- Born: Anastasia Bolger 1888 County Wexford, Ireland
- Died: 1958 (aged 69–70) Ireland

= Úna Brennan =

Irish nationalist and feminist (1888–1958)

Úna Brennan (1888–1958) was an Irish republican and feminist, active during the Easter Rising of 1916 and both the War of Independence and Civil War.

==Early life==
Born Anastasia Bolger in 1888 to John and Johanna (Whitty) Bolger, she was the eldest of six children in Coolnaboy, County Wexford. She was educated in the Loreto Convent in Enniscorthy, where she had to be a boarder living away from home.

In 1908 Brennan arranged to get a monthly column in The Echo newspaper edited by William Sears. She covered topics like Women's rights both in the home and in public life. She joined Inghinidhe na hÉireann and became the local Secretary, later she was a member of Cumann na mBan. She was also one of the first female members of the Irish Republican Brotherhood. As a supporter of the Irish Language Brennan initially changed her name to Anatás before changing it to Úna.

> _What to do_:
**1.** According to the biography of Úna Brennan, in which newspaper did she arrange a monthly column in 1908?
**2.** Translate this sentence from the biography of Úna Brennan into Spanish: "She was educated in the Loreto Convent in Enniscorthy, where she had to be a boarder living away from home."
**3.** Reproduce the part of the biography of Úna Brennan starting with "- Born: Anastasia" and going on through "away from home.".

(Saved entries)
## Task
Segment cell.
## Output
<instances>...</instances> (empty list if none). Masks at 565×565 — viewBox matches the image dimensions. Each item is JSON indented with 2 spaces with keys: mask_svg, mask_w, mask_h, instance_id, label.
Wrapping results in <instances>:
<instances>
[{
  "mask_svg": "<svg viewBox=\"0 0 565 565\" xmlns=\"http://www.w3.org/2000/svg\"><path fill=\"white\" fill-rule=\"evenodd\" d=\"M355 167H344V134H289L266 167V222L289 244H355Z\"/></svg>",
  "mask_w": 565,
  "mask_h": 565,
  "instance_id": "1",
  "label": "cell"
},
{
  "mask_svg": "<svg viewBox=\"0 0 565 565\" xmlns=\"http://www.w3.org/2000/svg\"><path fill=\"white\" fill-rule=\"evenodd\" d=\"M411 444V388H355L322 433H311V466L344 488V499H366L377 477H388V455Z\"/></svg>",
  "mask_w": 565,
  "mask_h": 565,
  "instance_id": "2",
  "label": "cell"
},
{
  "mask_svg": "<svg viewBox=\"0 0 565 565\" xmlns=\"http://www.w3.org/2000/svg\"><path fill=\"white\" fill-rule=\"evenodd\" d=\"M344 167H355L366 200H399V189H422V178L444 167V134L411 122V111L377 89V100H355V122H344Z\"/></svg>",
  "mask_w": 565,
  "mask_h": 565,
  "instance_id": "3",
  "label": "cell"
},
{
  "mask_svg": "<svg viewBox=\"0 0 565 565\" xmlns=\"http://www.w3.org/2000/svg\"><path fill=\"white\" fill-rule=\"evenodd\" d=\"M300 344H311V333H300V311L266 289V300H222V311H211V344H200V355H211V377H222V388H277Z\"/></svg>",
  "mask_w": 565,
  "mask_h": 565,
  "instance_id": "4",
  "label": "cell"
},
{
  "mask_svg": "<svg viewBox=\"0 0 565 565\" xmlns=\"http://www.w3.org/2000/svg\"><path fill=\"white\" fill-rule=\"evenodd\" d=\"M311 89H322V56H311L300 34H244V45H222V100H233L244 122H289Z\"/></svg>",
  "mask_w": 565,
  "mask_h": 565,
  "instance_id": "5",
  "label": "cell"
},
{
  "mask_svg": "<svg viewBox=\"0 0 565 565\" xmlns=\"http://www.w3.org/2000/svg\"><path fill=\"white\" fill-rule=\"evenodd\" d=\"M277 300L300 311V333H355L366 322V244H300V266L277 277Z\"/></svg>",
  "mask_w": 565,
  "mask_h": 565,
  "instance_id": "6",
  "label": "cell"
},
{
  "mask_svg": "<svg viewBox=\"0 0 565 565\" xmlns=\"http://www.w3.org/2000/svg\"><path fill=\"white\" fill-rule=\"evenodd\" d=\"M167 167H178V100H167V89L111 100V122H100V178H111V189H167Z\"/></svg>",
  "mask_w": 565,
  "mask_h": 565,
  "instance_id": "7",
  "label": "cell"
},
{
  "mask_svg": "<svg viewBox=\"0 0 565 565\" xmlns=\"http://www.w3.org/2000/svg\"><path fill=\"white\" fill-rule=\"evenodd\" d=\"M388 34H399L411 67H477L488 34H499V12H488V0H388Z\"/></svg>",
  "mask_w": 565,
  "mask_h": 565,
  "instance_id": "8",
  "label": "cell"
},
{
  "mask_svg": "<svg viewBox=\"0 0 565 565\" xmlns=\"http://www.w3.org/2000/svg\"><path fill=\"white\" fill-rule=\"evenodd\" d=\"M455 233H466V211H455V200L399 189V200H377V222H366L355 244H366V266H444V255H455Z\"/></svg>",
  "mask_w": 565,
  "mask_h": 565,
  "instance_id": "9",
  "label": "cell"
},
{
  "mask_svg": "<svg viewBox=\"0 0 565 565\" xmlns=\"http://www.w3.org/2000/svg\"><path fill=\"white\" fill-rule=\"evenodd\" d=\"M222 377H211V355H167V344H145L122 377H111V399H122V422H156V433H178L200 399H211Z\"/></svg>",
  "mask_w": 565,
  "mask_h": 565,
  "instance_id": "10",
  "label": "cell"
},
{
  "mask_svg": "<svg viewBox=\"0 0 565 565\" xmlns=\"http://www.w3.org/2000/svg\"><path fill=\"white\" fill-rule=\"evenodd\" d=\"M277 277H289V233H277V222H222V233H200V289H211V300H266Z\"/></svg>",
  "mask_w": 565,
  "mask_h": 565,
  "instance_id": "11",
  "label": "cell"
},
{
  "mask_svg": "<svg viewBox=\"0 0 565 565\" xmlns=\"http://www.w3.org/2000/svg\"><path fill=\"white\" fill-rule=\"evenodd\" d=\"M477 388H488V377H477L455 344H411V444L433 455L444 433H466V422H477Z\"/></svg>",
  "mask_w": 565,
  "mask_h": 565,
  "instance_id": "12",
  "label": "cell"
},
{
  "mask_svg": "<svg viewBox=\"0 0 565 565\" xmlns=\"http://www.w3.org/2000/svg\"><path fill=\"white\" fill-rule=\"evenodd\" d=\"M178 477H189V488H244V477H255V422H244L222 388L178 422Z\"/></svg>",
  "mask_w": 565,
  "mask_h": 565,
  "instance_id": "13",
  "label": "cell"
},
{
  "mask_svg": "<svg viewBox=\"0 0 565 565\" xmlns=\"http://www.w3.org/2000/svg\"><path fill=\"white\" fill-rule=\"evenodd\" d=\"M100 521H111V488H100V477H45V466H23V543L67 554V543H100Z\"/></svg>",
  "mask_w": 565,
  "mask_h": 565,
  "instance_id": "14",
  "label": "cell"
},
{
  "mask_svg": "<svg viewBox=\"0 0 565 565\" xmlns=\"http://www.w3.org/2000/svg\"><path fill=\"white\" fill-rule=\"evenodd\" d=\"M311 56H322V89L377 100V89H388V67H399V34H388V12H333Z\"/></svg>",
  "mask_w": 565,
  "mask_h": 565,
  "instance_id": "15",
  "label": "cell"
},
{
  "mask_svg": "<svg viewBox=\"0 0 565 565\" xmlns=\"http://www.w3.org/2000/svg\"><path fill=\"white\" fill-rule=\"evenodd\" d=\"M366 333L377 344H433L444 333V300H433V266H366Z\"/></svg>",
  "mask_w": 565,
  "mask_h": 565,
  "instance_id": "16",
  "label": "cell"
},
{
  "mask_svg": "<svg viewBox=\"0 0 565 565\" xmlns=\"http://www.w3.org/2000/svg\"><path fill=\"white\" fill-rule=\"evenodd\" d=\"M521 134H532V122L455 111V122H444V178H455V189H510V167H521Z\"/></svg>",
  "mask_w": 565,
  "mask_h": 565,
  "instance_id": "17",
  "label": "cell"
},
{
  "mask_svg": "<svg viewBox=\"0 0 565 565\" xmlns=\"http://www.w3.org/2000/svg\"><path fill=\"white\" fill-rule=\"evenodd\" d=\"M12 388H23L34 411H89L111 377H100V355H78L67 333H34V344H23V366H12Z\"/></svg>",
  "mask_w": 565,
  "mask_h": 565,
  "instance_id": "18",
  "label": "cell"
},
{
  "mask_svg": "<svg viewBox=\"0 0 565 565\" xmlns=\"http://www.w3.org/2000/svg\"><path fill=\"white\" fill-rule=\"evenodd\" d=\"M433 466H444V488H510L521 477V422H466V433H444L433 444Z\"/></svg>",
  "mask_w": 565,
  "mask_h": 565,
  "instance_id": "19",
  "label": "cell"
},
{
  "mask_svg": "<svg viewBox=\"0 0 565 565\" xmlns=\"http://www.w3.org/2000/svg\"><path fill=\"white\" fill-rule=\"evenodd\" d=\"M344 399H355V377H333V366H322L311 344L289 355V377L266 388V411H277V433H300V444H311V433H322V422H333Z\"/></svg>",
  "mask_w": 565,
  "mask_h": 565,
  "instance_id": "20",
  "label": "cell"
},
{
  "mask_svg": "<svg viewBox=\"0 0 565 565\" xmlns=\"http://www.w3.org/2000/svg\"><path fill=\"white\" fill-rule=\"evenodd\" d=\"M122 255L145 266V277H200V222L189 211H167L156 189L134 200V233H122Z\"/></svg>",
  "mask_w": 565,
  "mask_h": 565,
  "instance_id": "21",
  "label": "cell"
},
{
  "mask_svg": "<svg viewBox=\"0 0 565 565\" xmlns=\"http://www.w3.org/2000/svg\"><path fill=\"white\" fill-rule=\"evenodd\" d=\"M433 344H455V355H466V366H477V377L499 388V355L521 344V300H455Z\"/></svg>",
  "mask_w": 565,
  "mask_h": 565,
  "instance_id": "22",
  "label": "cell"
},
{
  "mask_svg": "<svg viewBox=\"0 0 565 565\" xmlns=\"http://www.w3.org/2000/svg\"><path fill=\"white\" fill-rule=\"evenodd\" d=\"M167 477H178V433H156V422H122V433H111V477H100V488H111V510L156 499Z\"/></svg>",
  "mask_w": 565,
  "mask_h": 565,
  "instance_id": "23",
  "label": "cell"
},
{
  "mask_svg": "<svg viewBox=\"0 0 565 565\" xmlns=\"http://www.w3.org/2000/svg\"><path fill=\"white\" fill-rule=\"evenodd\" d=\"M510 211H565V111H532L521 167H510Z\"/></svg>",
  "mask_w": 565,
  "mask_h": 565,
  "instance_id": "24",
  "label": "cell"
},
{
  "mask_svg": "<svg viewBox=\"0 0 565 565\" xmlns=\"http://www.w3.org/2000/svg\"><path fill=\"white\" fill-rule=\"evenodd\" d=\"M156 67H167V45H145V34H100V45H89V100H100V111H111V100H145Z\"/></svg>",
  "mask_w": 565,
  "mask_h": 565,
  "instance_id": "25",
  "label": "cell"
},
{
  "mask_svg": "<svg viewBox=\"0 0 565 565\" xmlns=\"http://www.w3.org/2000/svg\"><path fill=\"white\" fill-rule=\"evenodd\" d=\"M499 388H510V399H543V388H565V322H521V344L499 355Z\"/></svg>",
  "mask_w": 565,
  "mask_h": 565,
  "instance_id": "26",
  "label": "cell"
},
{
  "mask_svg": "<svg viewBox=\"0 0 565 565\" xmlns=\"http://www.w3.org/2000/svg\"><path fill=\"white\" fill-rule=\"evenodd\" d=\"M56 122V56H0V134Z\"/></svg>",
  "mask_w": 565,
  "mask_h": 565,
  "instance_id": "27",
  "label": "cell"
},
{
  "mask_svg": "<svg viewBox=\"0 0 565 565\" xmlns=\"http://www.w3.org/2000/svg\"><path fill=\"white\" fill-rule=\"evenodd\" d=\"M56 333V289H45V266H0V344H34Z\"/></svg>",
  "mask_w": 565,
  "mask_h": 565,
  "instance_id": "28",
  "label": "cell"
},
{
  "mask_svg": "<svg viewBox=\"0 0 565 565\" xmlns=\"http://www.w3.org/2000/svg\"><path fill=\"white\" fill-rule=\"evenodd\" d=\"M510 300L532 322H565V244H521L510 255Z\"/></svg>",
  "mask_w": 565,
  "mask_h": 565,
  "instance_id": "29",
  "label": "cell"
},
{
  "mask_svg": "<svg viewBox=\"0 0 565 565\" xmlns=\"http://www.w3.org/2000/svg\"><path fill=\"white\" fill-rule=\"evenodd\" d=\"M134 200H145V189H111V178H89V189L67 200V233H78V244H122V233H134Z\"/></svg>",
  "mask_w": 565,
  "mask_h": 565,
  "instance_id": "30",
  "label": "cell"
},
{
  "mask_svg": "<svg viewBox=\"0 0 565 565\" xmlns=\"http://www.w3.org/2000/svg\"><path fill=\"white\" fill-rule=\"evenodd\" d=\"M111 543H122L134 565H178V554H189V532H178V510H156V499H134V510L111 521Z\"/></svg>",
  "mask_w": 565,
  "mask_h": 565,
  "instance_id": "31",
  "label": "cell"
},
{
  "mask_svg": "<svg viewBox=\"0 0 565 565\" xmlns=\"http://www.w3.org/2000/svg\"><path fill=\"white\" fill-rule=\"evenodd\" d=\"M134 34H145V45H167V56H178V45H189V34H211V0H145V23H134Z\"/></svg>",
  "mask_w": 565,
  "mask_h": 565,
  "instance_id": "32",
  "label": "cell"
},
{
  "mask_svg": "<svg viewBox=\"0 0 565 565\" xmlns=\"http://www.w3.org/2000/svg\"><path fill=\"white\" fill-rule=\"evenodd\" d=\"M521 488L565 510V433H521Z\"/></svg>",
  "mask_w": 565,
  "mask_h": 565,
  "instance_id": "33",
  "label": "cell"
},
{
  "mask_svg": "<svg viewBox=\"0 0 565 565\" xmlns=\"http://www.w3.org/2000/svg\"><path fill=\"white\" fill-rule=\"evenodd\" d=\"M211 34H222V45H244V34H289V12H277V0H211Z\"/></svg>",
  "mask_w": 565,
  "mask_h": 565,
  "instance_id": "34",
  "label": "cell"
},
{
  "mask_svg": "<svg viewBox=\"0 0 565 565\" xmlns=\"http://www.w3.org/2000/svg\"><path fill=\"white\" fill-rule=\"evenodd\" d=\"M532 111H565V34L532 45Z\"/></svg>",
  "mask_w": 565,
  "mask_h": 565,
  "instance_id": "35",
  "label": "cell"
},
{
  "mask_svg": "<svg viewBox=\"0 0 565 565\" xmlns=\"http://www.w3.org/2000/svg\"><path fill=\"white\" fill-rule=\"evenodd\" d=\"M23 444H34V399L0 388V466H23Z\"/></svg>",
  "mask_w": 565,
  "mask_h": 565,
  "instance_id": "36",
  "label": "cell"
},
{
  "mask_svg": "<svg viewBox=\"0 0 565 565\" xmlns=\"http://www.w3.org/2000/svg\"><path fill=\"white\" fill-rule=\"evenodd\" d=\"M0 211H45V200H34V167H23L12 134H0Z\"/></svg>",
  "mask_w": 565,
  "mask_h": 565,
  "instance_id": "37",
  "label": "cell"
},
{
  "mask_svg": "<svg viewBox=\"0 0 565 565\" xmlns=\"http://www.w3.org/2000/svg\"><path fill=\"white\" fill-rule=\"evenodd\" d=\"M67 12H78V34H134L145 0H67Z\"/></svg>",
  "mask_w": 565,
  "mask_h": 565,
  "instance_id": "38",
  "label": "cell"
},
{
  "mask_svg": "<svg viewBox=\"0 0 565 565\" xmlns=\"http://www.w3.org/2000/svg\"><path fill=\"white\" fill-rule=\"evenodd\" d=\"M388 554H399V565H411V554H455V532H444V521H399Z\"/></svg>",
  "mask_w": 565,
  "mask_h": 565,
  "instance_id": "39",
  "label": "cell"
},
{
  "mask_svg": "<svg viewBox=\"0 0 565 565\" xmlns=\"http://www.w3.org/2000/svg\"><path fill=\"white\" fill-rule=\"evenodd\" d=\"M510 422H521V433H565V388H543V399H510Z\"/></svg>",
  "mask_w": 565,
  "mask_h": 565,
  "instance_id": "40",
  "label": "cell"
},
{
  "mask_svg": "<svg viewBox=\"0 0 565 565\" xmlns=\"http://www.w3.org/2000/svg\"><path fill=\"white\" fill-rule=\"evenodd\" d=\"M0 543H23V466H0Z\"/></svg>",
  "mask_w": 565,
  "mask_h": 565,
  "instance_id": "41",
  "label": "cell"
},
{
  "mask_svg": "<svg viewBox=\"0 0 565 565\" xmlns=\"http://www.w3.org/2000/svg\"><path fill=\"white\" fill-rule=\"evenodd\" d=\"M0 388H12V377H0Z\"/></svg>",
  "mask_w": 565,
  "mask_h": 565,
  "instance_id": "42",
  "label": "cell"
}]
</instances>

> _Answers below_:
**1.** The Echo, edited by William Sears.

**2.** Se educó en el Convento de Loreto en Enniscorthy, donde tuvo que ser interna y vivir lejos de casa.

**3.**
- Born: Anastasia Bolger 1888 County Wexford, Ireland
- Died: 1958 (aged 69–70) Ireland

= Úna Brennan =

Irish nationalist and feminist (1888–1958)

Úna Brennan (1888–1958) was an Irish republican and feminist, active during the Easter Rising of 1916 and both the War of Independence and Civil War.

==Early life==
Born Anastasia Bolger in 1888 to John and Johanna (Whitty) Bolger, she was the eldest of six children in Coolnaboy, County Wexford. She was educated in the Loreto Convent in Enniscorthy, where she had to be a boarder living away from home.